• [WHAT YOU ARE ASKED TO DO]:
Copy each of the records below word for word, without changing anything.

:: SOURCE RECORDS ::

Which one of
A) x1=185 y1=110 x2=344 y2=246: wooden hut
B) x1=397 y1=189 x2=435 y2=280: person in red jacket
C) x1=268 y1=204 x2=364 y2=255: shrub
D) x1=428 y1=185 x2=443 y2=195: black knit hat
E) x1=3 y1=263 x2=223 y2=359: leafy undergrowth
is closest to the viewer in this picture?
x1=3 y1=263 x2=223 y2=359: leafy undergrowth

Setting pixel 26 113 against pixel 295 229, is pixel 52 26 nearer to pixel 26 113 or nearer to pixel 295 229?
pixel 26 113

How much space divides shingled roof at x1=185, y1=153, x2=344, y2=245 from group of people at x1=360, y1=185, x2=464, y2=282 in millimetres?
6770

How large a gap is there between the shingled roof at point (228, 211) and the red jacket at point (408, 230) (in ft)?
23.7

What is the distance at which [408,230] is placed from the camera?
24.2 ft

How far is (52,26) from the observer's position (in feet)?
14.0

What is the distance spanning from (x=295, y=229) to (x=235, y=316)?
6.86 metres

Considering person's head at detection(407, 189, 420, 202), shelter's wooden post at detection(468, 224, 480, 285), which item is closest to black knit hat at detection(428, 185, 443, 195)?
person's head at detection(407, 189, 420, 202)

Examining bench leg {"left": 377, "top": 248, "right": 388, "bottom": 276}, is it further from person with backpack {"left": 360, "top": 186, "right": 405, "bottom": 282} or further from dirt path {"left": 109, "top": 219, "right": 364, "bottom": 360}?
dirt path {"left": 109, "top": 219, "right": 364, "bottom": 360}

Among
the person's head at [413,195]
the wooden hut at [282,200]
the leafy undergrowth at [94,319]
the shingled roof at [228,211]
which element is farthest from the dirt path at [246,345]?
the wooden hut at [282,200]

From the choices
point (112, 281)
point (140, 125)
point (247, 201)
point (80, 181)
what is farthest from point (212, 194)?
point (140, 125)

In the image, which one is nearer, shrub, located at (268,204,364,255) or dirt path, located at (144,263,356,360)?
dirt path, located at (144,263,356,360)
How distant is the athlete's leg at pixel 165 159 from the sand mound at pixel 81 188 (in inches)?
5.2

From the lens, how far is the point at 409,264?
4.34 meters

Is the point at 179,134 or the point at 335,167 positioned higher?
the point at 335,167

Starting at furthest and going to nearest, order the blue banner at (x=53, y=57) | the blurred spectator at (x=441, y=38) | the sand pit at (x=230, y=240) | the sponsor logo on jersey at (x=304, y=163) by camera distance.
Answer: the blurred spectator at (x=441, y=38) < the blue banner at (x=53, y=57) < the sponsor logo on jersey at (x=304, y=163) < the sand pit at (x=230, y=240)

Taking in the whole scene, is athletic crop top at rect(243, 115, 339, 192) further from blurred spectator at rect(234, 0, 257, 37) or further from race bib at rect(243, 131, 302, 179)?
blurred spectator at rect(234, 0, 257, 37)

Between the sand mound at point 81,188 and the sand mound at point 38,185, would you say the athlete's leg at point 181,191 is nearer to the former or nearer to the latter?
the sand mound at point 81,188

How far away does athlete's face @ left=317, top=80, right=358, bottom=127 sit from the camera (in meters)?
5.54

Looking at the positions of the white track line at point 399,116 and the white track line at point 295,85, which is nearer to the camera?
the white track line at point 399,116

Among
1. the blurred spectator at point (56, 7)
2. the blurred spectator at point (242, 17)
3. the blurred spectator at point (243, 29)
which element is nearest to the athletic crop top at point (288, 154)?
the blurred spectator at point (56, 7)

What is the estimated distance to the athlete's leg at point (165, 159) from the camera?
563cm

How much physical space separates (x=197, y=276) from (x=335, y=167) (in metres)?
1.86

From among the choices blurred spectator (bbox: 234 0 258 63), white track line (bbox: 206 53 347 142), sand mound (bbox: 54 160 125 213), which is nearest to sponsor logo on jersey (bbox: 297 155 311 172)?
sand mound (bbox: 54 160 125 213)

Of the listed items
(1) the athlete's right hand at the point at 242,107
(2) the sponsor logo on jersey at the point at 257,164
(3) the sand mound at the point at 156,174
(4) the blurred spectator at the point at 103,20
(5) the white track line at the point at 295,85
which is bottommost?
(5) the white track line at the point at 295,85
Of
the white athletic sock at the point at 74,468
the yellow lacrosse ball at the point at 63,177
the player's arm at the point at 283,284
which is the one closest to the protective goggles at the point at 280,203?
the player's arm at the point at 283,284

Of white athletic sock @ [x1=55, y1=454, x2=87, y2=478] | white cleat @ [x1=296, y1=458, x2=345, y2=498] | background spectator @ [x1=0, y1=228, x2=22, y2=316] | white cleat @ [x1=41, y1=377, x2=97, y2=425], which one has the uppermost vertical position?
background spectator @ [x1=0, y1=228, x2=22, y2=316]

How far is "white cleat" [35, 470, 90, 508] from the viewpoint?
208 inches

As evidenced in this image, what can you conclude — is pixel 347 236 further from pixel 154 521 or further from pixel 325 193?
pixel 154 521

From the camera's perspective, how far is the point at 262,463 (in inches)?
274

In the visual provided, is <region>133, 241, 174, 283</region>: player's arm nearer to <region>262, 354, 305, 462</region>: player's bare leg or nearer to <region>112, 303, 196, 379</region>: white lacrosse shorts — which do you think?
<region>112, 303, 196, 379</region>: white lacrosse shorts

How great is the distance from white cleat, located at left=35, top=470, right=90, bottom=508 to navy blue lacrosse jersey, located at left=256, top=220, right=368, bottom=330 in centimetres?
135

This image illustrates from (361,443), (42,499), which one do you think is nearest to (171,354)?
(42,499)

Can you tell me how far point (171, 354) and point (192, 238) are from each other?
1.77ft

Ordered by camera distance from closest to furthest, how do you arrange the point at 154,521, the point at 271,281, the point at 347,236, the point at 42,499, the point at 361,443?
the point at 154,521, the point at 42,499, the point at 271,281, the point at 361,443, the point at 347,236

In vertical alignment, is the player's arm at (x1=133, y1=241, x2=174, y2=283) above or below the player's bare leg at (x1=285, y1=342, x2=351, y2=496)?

:::

• [EXERCISE SOLUTION]:
Which one of
A) x1=185 y1=110 x2=344 y2=246: wooden hut
B) x1=397 y1=189 x2=435 y2=280: person in red jacket
C) x1=268 y1=204 x2=364 y2=255: shrub
D) x1=428 y1=185 x2=443 y2=195: black knit hat
E) x1=3 y1=263 x2=223 y2=359: leafy undergrowth
is closest to the viewer in this picture?
x1=3 y1=263 x2=223 y2=359: leafy undergrowth

Setting pixel 26 113 against pixel 295 229, is pixel 52 26 nearer to pixel 26 113 or nearer to pixel 295 229?
pixel 26 113

How much space divides shingled roof at x1=185, y1=153, x2=344, y2=245 from group of people at x1=360, y1=185, x2=464, y2=282 in millimetres?
6770

How large a gap is there between the shingled roof at point (228, 211) and the red jacket at point (408, 230) (in ft)?
23.7

What is the distance at which [408,230] is placed from the camera?
24.2 ft

How far is (52,26) from the observer's position (in feet)?
14.0

What is the distance spanning from (x=295, y=229) to (x=235, y=316)?
6.86 metres

Considering person's head at detection(407, 189, 420, 202), shelter's wooden post at detection(468, 224, 480, 285), which item is closest to black knit hat at detection(428, 185, 443, 195)?
person's head at detection(407, 189, 420, 202)

Examining bench leg {"left": 377, "top": 248, "right": 388, "bottom": 276}, is it further from person with backpack {"left": 360, "top": 186, "right": 405, "bottom": 282} or further from dirt path {"left": 109, "top": 219, "right": 364, "bottom": 360}?
dirt path {"left": 109, "top": 219, "right": 364, "bottom": 360}

Among
the person's head at [413,195]
the wooden hut at [282,200]
the leafy undergrowth at [94,319]
the shingled roof at [228,211]
which element is farthest from the dirt path at [246,345]?
the wooden hut at [282,200]

From the choices
point (112, 281)
point (140, 125)
point (247, 201)
point (80, 181)
what is farthest from point (212, 194)?
point (140, 125)

In the image, which one is nearer, shrub, located at (268,204,364,255) or dirt path, located at (144,263,356,360)?
dirt path, located at (144,263,356,360)
How distant is the athlete's leg at pixel 165 159 from the sand mound at pixel 81 188 (in inches)?
5.2

From the lens, how far is the point at 409,264?
4.34 meters

Is the point at 179,134 or the point at 335,167 positioned higher?
the point at 335,167

Starting at furthest and going to nearest, order the blue banner at (x=53, y=57) | the blurred spectator at (x=441, y=38) | the sand pit at (x=230, y=240) | the sponsor logo on jersey at (x=304, y=163) by camera distance.
Answer: the blurred spectator at (x=441, y=38) < the blue banner at (x=53, y=57) < the sponsor logo on jersey at (x=304, y=163) < the sand pit at (x=230, y=240)

Taking in the whole scene, is athletic crop top at rect(243, 115, 339, 192) further from blurred spectator at rect(234, 0, 257, 37) or further from race bib at rect(243, 131, 302, 179)?
blurred spectator at rect(234, 0, 257, 37)

Between the sand mound at point 81,188 and the sand mound at point 38,185, would you say the athlete's leg at point 181,191 is nearer to the former or nearer to the latter?
the sand mound at point 81,188

How far away does athlete's face @ left=317, top=80, right=358, bottom=127 sit from the camera (in meters)?
5.54

Looking at the positions of the white track line at point 399,116 and the white track line at point 295,85, which is nearer to the camera?
the white track line at point 399,116

Among
1. the blurred spectator at point (56, 7)
2. the blurred spectator at point (242, 17)
3. the blurred spectator at point (243, 29)
which element is nearest to the athletic crop top at point (288, 154)?
the blurred spectator at point (56, 7)

What is the estimated distance to the athlete's leg at point (165, 159) from the camera?
563cm

How much physical space separates (x=197, y=276) from (x=335, y=167) (in metres)?
1.86

From among the choices blurred spectator (bbox: 234 0 258 63), white track line (bbox: 206 53 347 142), sand mound (bbox: 54 160 125 213), which is nearest to sponsor logo on jersey (bbox: 297 155 311 172)?
sand mound (bbox: 54 160 125 213)

Of the listed items
(1) the athlete's right hand at the point at 242,107
(2) the sponsor logo on jersey at the point at 257,164
(3) the sand mound at the point at 156,174
(4) the blurred spectator at the point at 103,20
(5) the white track line at the point at 295,85
which is bottommost?
(5) the white track line at the point at 295,85
Of
the white athletic sock at the point at 74,468
the yellow lacrosse ball at the point at 63,177
the player's arm at the point at 283,284
which is the one closest to the protective goggles at the point at 280,203?
the player's arm at the point at 283,284

Of white athletic sock @ [x1=55, y1=454, x2=87, y2=478] | white cleat @ [x1=296, y1=458, x2=345, y2=498] | background spectator @ [x1=0, y1=228, x2=22, y2=316] | white cleat @ [x1=41, y1=377, x2=97, y2=425], which one has the uppermost vertical position?
background spectator @ [x1=0, y1=228, x2=22, y2=316]

How far is "white cleat" [35, 470, 90, 508] from the viewpoint?
208 inches

As evidenced in this image, what can you conclude — is pixel 347 236 further from pixel 154 521 or further from pixel 325 193?
pixel 154 521

From the camera's perspective, how far is the point at 262,463 (in inches)?
274

In the visual provided, is <region>133, 241, 174, 283</region>: player's arm nearer to <region>262, 354, 305, 462</region>: player's bare leg or nearer to <region>112, 303, 196, 379</region>: white lacrosse shorts — which do you think?
<region>112, 303, 196, 379</region>: white lacrosse shorts

How great is the distance from white cleat, located at left=35, top=470, right=90, bottom=508 to navy blue lacrosse jersey, located at left=256, top=220, right=368, bottom=330 in centimetres?
135

This image illustrates from (361,443), (42,499), which one do you think is nearest to (171,354)?
(42,499)

Can you tell me how far point (171, 354) and point (192, 238) are from each other?
1.77ft

Ordered by camera distance from closest to furthest, how do you arrange the point at 154,521, the point at 271,281, the point at 347,236, the point at 42,499, the point at 361,443?
the point at 154,521, the point at 42,499, the point at 271,281, the point at 361,443, the point at 347,236

In vertical alignment, is the player's arm at (x1=133, y1=241, x2=174, y2=283) above or below the player's bare leg at (x1=285, y1=342, x2=351, y2=496)?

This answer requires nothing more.